# Supplied passage

────

Volume 45, No. 1 - Spring 1999
Editor of this issue: Violeta Kelertas
ISSN 0024-5089
Copyright © 1999 LITUANUS Foundation, Inc.


Bowling Green State University

Published in 1861, Anykščių šilelis (The Forest Grove of Anykščiai), marks the beginning of Lithuanian narrative poetry, a departure from relatively didactic works, such as Donelaitis's Metai. Still, critics continue to identify a strong bias in the poem rooted in a romantic tradition. If the poem continues to be identified as romantic it is only because historical forces have ended to center meaning that way. What I would like to point out is that a dialogical view of the poem, one which identifies oppositional and competing discourses, suggests that a single meaning, say, "romantic" or "pastoral", cannot be ascribed to the poem. Moreover, a dialogical view of the poem can illuminate additional complexities and begin to place it as one of the important works of the emerging modern period.

As one might expect from poems in the manner of European and Western romantic and pastoral traditions, one has to admit the overwhelming "presence" of Nature in Anykščių šilelis, especially as it manifests itself in the emotions, senses, and recollections of the poet:

The forest would your soul so merry make (1. 20) 


With every scent the forest woos your nose (1. 24)

We can see like and strong "presences" of Nature in late eighteenth and early nineteenth-century English poetry, for example, in Wordsworth's "Lines Composed a Few Miles above Tintern Abbey." In Wordsworth's poem, after five years the poet returns and finds spiritual refreshment in the rustic and pastoral settings of the Lake District of England. Not only are Nature's "presences" felt in sensory ways by the poet, but it is assumed that even the removal of the flesh and blood poet from the rejuvenating environs of Nature are compensated for by the "presence" of Nature in the mind and memory of the poet; for example, in Wordsworth's Prelude, the young poet recreates Nature from within his dismal dormitory room in the city. And though Anykščių šilelis is published a half-century after the English romantics thrived, in his introduction to the 1985 Vaga edition, poet and critic Edvardas Mieželaitis reinforces the obvious romantic influences on the poem. He cites "numerous instances of poetic transformations" of "this beautiful landscape pastoral" (45), and suggests that the poem is an imaginative escape for the young poet form the "pent up atmosphere of the seminary" (44).

So the "presence" of Nature in Baranauskas's poem is obvious, but this "presence" is centered by a long tradition in literature that characterizes Nature as pastoral and possessing restorative capabilities to the mind and soul of the poet. Yet what also makes Baranauskas's poem truly remarkable are the oppositional discourses of "presence" and "absence" -"absence" being a context that is not traditionally valued or interpreted. In fact, the poet announces this oppositional discourse in the very first lines of the poem:

Stump-littered hillocks, desolate and bare 
Can anyone believe you were once fair? (11.1-2)

If one privileges the "presence" Nature in romantic verse, then the "once fair" nature of this pastoral place can be believed; yet Baranauskas's poem creates a crucial doubt ("Can anyone believe...?"), complicating the meaning of "presence" from the opening lines: "absence" competes with "presence" in the poem.

────

# Do this
Answer these from the essay on Anykščių šilelis above:
(a) In what year was Anykščių šilelis published?
(b) For which edition did Edvardas Mieželaitis write an introduction?
(c) Which Wordsworth poem is named as an example of Nature's "presence" in English poetry?

# Dataset excerpt
────

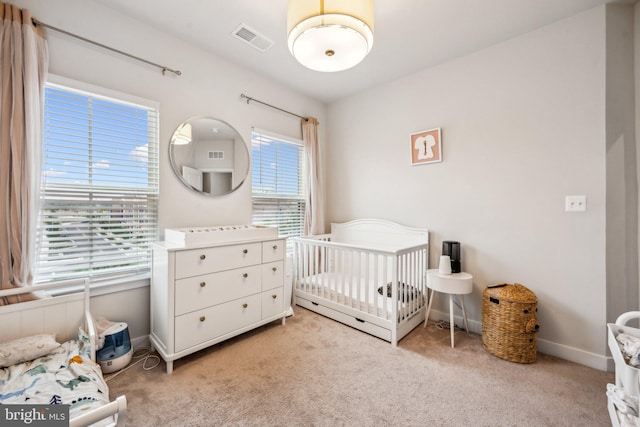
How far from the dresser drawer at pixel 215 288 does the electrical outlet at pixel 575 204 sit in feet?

────

# Complete response
(a) 1861
(b) The 1985 Vaga edition
(c) "Lines Composed a Few Miles above Tintern Abbey"